First, the messages make clear that far from being a provincial criminal gang, Guerreros Unidos had international reach, shipping cocaine and heroin from southern Mexico to a major city in the northern United States. That new perspective on the group’s operations complicates Mexico’s characterization of the attack as a limited, local struggle and raises the possibility that the violence that night may have reverberated well beyond Guerrero and had broader impact for the gang and its corrupt government allies.
Second, the reported texts put an end to the suggestion – made by some commentators and government officials – that the students were “infiltrated” by narcos (thereby bringing their grief upon themselves). There are several points in the chats, as reported by Reforma, where Chicago gang members express surprise and disapproval (because it will be bad for business) that the students were targeted. Nowhere do they link the missing young men with their own criminal activities.
In Mexico, the government’s credibility on the Ayotzinapa case was shattered long ago. As the group of experts documented in their second and final report, the Peña Nieto investigation into what happened to the 43 students has been marred by dishonesty, delay, and the destruction of evidence. Mexico should use the intercepted phone messages to steer the course of its investigation into more credible waters, immediately.
The United States also has a role to play. Although the National Security Archive has filed dozens of Freedom of Information Act request on the Ayotzinapa case, the US government has yet to declassify and release the relevant records. Our attempts to clarify exactly when the United States released the Chicago transcripts to Mexico and in what form have also gone unanswered.
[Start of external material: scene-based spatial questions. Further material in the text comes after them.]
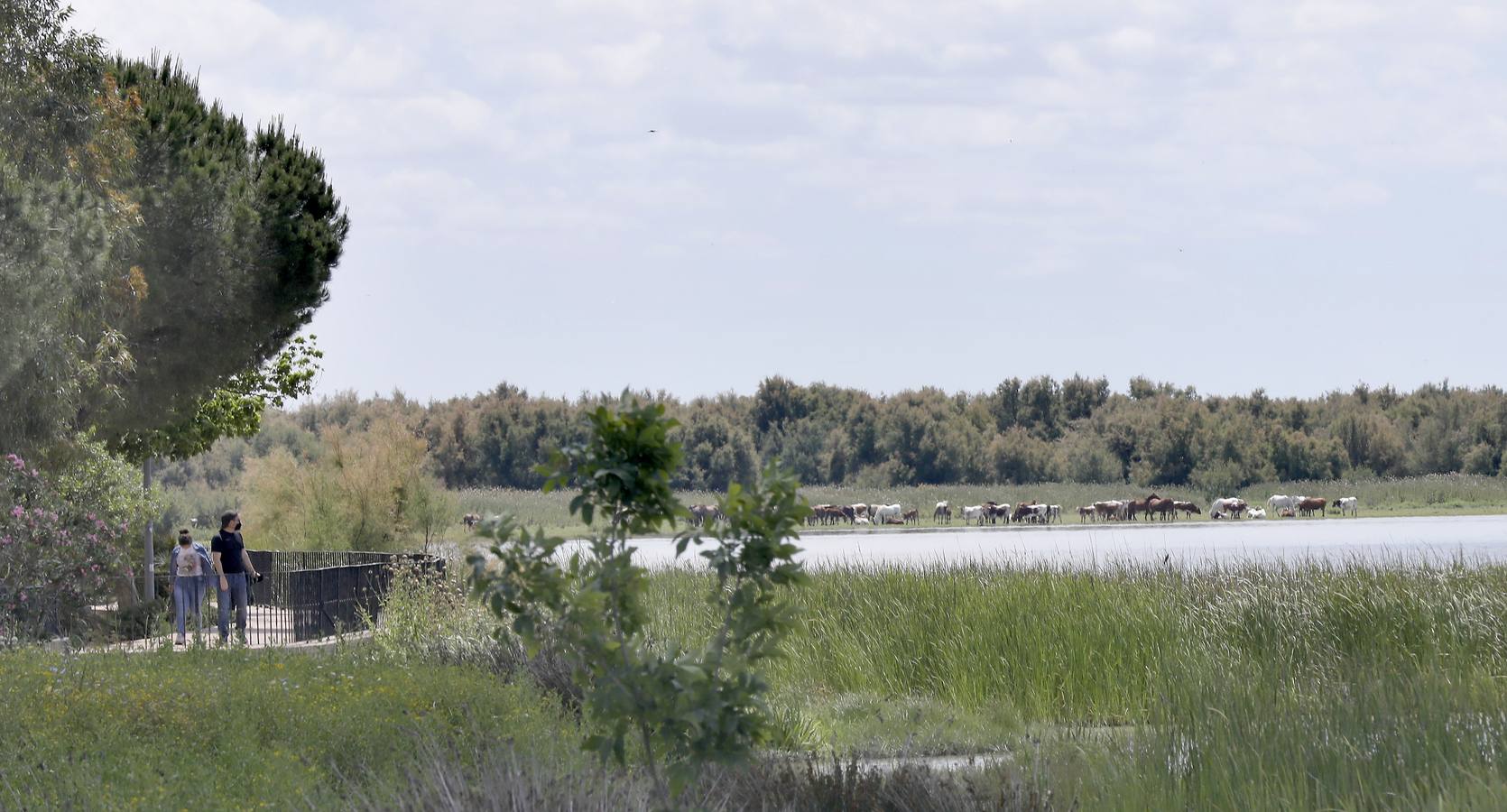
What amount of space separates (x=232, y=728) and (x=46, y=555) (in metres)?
10.8

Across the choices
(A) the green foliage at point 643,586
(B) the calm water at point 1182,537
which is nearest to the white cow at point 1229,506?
(B) the calm water at point 1182,537

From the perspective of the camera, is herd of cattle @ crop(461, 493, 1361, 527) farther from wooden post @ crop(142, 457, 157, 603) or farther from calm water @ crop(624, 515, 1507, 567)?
wooden post @ crop(142, 457, 157, 603)

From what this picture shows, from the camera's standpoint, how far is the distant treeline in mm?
70000

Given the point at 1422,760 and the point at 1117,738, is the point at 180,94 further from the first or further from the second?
the point at 1422,760

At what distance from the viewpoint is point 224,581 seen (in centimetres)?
1608

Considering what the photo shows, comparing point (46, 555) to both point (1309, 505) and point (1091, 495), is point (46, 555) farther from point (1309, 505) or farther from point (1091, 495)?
point (1091, 495)

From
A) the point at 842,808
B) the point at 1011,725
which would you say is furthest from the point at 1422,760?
the point at 1011,725

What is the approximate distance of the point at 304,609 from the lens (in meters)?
16.8

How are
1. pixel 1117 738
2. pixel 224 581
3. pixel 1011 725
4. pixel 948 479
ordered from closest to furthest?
1. pixel 1117 738
2. pixel 1011 725
3. pixel 224 581
4. pixel 948 479

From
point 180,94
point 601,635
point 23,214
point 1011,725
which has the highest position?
point 180,94

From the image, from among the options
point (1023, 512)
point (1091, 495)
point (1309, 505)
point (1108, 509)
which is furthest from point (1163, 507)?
point (1091, 495)

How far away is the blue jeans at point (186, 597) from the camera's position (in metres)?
16.2

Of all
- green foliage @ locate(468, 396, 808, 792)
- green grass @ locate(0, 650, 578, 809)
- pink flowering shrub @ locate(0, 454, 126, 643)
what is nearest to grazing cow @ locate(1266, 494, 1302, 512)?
pink flowering shrub @ locate(0, 454, 126, 643)

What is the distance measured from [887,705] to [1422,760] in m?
5.71
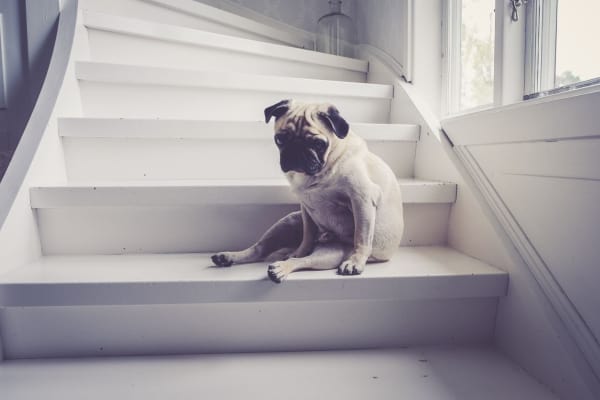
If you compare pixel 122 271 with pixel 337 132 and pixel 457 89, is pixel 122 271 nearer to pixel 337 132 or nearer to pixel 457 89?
pixel 337 132

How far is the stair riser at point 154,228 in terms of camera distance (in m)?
1.08

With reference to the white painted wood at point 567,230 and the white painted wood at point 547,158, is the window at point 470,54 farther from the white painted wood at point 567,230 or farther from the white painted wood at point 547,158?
the white painted wood at point 567,230

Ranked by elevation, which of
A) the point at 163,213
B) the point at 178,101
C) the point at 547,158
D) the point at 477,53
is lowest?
the point at 163,213

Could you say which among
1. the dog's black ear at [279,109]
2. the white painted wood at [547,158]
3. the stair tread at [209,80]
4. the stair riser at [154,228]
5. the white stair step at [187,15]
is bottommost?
the stair riser at [154,228]

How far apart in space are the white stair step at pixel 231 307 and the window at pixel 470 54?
2.63 ft

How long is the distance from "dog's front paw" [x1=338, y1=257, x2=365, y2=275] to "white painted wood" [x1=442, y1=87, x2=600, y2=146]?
52 cm

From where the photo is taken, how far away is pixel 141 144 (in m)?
1.27

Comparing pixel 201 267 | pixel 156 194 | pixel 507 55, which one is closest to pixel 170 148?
pixel 156 194

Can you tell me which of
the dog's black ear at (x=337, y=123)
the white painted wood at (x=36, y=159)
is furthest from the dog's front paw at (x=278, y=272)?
the white painted wood at (x=36, y=159)

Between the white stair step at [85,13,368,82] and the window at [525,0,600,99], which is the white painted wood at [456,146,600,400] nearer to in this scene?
the window at [525,0,600,99]

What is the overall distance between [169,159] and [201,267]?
0.51 meters

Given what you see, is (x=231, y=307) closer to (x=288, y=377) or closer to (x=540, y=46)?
(x=288, y=377)

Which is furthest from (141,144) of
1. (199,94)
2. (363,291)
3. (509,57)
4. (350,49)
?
(350,49)

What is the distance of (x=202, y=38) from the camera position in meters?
1.71
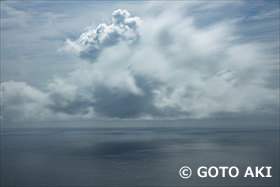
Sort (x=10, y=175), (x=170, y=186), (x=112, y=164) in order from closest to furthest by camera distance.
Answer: (x=170, y=186) → (x=10, y=175) → (x=112, y=164)

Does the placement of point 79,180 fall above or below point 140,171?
below

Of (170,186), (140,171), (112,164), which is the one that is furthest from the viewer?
(112,164)

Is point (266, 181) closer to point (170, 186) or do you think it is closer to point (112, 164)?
point (170, 186)

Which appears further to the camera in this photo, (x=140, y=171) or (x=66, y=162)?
(x=66, y=162)

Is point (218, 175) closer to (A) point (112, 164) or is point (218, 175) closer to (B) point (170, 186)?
(B) point (170, 186)

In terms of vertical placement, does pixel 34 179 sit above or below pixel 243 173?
below

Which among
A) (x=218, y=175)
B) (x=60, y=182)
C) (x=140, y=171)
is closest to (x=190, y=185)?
(x=218, y=175)

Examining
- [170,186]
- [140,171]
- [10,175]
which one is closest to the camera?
[170,186]

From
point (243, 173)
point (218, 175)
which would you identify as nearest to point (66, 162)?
point (218, 175)

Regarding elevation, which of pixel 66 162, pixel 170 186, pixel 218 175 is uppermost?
pixel 66 162
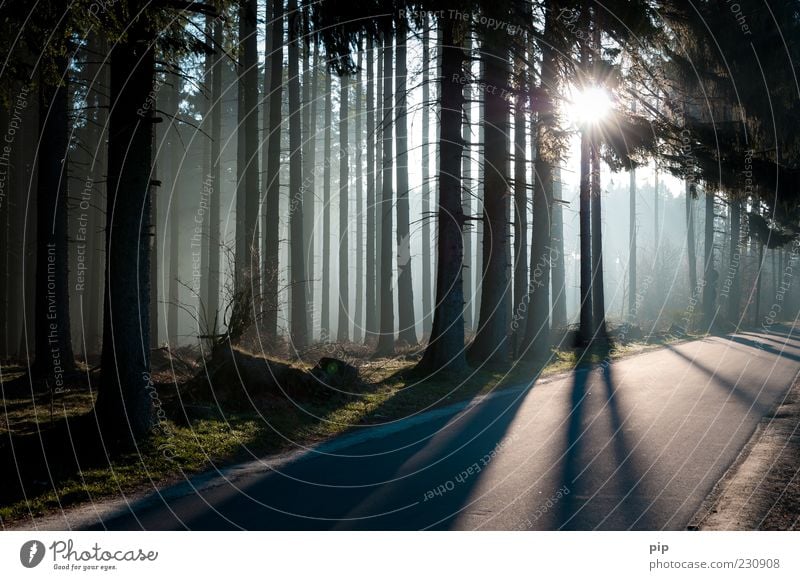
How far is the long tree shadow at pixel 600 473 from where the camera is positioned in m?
6.32

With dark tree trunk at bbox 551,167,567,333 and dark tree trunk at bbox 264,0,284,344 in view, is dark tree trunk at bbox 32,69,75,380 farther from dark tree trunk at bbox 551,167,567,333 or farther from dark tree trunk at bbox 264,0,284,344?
dark tree trunk at bbox 551,167,567,333

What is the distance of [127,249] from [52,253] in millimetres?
6617

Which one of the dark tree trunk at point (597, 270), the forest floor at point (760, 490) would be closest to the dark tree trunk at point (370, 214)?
the dark tree trunk at point (597, 270)

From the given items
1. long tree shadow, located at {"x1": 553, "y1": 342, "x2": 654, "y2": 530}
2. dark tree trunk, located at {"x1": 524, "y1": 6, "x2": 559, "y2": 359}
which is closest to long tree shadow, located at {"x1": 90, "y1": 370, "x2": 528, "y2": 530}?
long tree shadow, located at {"x1": 553, "y1": 342, "x2": 654, "y2": 530}

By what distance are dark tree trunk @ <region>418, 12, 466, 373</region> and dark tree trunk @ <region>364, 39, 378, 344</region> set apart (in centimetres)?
1538

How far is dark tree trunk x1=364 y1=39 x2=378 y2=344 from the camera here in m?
33.7

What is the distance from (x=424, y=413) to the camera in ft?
42.7

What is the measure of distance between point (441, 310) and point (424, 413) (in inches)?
183

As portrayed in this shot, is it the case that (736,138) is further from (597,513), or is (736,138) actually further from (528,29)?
(597,513)

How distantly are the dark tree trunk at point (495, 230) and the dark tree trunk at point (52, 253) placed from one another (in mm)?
9986

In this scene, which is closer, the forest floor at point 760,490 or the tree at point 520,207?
the forest floor at point 760,490

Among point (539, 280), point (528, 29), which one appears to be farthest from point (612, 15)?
point (539, 280)

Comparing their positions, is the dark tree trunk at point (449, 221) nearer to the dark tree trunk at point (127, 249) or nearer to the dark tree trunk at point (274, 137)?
the dark tree trunk at point (274, 137)

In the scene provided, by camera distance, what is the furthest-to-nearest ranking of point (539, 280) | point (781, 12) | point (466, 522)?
point (539, 280)
point (781, 12)
point (466, 522)
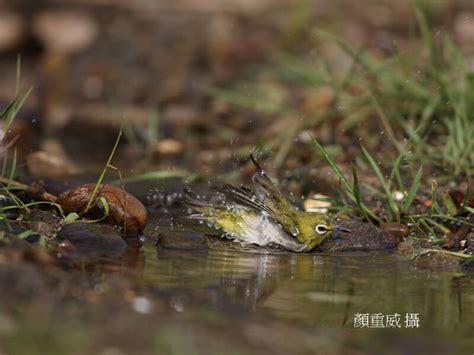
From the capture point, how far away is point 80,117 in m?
9.25

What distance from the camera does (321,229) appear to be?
5.21 metres

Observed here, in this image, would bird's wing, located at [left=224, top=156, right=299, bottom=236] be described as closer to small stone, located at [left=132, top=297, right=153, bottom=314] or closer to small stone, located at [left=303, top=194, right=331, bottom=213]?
small stone, located at [left=303, top=194, right=331, bottom=213]

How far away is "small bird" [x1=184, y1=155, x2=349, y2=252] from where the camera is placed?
5.22m

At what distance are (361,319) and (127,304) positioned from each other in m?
0.93

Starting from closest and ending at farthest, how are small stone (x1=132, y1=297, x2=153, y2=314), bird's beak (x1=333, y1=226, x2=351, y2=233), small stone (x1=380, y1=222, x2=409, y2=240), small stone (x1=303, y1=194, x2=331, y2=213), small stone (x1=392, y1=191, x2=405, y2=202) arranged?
small stone (x1=132, y1=297, x2=153, y2=314), bird's beak (x1=333, y1=226, x2=351, y2=233), small stone (x1=380, y1=222, x2=409, y2=240), small stone (x1=392, y1=191, x2=405, y2=202), small stone (x1=303, y1=194, x2=331, y2=213)

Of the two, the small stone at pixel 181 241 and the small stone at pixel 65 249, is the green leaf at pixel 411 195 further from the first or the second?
the small stone at pixel 65 249

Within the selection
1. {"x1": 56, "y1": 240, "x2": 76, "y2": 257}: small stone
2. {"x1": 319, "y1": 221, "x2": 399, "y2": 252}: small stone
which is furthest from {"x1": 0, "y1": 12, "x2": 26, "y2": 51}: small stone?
{"x1": 56, "y1": 240, "x2": 76, "y2": 257}: small stone

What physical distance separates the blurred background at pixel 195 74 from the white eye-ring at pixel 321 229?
1910mm

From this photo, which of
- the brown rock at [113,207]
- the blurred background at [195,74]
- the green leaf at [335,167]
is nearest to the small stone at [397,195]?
the green leaf at [335,167]

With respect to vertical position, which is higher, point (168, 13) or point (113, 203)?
point (168, 13)

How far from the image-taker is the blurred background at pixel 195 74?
298 inches

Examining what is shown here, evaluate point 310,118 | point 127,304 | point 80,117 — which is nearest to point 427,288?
point 127,304

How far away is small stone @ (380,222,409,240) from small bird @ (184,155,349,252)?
0.39 meters

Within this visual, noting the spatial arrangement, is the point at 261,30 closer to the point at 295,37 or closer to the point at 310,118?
the point at 295,37
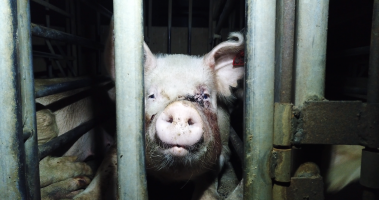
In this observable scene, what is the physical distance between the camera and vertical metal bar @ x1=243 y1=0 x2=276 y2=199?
1.01 metres

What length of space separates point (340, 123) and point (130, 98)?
818 millimetres

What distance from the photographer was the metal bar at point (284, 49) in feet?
3.32

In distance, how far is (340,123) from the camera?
97cm

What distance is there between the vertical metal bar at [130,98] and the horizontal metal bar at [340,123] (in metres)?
0.65

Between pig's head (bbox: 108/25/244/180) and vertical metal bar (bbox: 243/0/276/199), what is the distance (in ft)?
1.67

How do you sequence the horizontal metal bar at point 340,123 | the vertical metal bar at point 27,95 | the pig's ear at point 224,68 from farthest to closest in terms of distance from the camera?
the pig's ear at point 224,68, the vertical metal bar at point 27,95, the horizontal metal bar at point 340,123

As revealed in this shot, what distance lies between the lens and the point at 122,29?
99 centimetres

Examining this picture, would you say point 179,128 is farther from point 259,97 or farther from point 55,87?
point 55,87

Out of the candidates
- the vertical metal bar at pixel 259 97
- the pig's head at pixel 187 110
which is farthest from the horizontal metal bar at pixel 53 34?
the vertical metal bar at pixel 259 97

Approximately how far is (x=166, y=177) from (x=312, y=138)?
140 cm

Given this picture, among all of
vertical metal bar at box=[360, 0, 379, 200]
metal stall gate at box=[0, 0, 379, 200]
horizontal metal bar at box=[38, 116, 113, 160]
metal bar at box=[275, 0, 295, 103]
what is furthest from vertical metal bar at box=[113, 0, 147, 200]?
vertical metal bar at box=[360, 0, 379, 200]

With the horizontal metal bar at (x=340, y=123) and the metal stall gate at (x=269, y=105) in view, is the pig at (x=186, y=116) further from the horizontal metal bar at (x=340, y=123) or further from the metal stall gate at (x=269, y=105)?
the horizontal metal bar at (x=340, y=123)

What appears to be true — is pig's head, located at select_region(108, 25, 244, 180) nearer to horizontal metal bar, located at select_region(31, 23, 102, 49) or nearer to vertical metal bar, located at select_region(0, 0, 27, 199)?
horizontal metal bar, located at select_region(31, 23, 102, 49)

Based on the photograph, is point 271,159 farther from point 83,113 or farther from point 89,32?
point 89,32
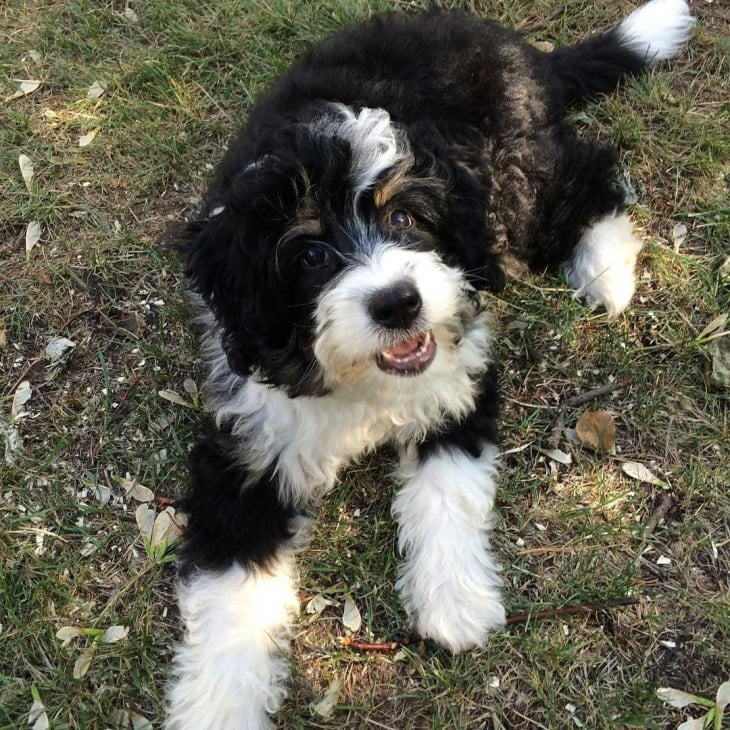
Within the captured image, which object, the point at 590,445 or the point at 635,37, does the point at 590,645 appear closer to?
the point at 590,445

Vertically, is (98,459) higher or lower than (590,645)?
higher

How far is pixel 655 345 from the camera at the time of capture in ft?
10.8

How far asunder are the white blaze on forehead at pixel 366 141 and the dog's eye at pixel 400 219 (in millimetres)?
137

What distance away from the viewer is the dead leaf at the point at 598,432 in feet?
10.1

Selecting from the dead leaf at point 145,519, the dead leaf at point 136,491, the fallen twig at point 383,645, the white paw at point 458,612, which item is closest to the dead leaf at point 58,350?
the dead leaf at point 136,491

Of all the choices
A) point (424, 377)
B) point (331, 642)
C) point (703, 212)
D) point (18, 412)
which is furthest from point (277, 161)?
point (703, 212)

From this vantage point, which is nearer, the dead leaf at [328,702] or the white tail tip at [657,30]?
the dead leaf at [328,702]

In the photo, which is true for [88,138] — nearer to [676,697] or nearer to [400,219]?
[400,219]

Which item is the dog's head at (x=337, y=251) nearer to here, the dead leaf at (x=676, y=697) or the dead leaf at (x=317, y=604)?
the dead leaf at (x=317, y=604)

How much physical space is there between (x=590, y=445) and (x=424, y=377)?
1064mm

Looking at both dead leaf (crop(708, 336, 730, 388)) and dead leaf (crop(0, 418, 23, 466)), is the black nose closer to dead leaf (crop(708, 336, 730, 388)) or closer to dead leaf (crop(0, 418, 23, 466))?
dead leaf (crop(708, 336, 730, 388))

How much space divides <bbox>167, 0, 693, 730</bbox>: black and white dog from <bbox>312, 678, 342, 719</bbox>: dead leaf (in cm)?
17

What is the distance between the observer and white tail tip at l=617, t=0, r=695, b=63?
147 inches

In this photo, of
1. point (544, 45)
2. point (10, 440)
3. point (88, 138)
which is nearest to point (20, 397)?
point (10, 440)
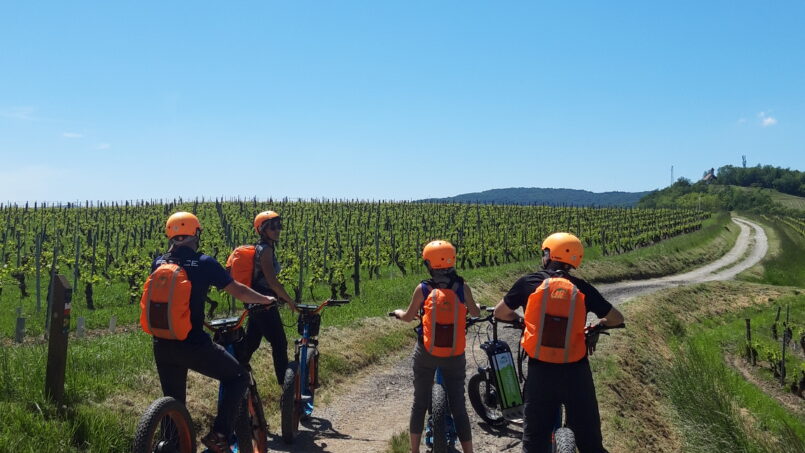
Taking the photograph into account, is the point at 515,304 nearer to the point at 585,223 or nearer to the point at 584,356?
the point at 584,356

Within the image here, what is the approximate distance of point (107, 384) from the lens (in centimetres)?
657

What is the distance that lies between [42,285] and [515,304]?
23427 millimetres

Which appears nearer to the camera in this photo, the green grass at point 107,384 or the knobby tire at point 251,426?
the knobby tire at point 251,426

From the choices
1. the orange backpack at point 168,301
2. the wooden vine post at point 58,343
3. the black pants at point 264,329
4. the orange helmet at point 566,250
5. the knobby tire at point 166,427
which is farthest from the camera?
the black pants at point 264,329

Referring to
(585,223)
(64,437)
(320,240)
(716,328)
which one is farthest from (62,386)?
(585,223)

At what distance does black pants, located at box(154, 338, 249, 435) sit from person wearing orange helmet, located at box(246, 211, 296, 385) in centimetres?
152

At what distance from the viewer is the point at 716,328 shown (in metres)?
26.2

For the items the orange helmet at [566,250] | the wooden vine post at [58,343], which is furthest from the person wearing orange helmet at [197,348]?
the orange helmet at [566,250]

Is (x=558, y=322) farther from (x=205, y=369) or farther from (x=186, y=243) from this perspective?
(x=186, y=243)

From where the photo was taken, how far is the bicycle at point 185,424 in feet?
12.8

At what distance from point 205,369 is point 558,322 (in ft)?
8.49

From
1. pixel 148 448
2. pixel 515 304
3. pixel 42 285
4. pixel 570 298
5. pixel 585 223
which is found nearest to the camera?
pixel 148 448

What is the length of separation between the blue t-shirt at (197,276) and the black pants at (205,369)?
86mm

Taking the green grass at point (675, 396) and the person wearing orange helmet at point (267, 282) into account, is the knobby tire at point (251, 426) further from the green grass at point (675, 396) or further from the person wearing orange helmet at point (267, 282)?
the green grass at point (675, 396)
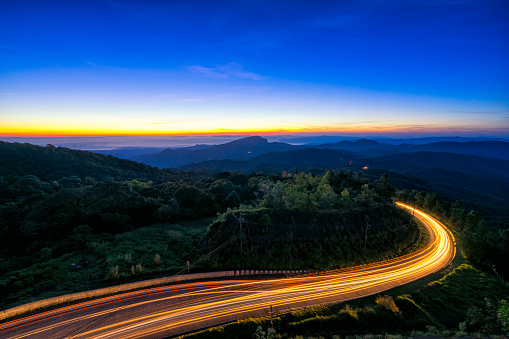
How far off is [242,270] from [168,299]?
27.5ft

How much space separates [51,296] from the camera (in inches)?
720

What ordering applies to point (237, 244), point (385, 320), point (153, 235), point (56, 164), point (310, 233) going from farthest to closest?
point (56, 164) < point (153, 235) < point (310, 233) < point (237, 244) < point (385, 320)

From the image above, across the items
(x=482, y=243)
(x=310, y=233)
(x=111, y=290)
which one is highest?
(x=310, y=233)

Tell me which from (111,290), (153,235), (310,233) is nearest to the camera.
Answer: (111,290)

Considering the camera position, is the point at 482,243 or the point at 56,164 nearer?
the point at 482,243

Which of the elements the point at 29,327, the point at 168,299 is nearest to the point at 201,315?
the point at 168,299

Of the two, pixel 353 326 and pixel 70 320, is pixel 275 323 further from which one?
pixel 70 320

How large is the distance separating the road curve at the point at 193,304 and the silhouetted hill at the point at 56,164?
66.5 m

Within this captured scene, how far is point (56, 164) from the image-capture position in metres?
74.9

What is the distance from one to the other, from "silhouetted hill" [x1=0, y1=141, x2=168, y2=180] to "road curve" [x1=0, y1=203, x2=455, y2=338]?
218 ft

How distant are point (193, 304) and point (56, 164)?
8695 centimetres

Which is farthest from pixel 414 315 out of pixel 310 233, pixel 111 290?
pixel 111 290

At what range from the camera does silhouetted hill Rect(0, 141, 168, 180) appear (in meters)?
65.6

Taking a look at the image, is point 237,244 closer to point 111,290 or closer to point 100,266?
point 111,290
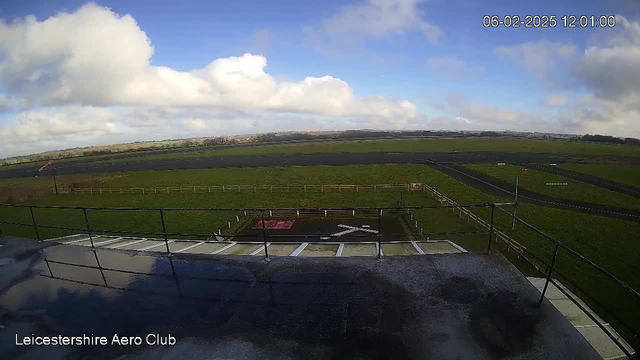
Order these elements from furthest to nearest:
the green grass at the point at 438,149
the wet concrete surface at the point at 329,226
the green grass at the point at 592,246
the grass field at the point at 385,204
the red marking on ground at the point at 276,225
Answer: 1. the green grass at the point at 438,149
2. the red marking on ground at the point at 276,225
3. the wet concrete surface at the point at 329,226
4. the grass field at the point at 385,204
5. the green grass at the point at 592,246

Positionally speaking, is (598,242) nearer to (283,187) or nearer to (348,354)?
(348,354)

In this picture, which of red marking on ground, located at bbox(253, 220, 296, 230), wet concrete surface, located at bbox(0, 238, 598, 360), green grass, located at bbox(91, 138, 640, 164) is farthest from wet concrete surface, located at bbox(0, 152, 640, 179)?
wet concrete surface, located at bbox(0, 238, 598, 360)

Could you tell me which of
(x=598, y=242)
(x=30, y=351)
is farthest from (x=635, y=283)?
(x=30, y=351)

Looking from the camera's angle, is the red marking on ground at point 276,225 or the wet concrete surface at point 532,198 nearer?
the red marking on ground at point 276,225

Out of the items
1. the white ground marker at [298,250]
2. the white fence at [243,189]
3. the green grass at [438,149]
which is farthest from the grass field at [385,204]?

Beyond declassifying documents that might shed light on the events, the US government could support the case by providing investigators with additional information about the operations of Guerreros Unidos in the United States. If the tragedy in Iguala is understood within the context of transnational criminal operations and widespread corruption in Mexico (instead of as a local, limited accident of mistaken identity), perhaps the scope of the investigation will open wide enough to get to the bottom of what happened – and clarify why the Mexican government has been so determined to cover it up.
Weeks after the students disappeared, as the government swept up dozens of gang members and police suspected of participating in the attack, Pablo Vega in Chicago lamented in a message to someone called “Spider Woman,” “As long as the guys are missing, they [the arrests] will continue.”
“Spider Woman” replied: “It would be so easy just to say where they are.”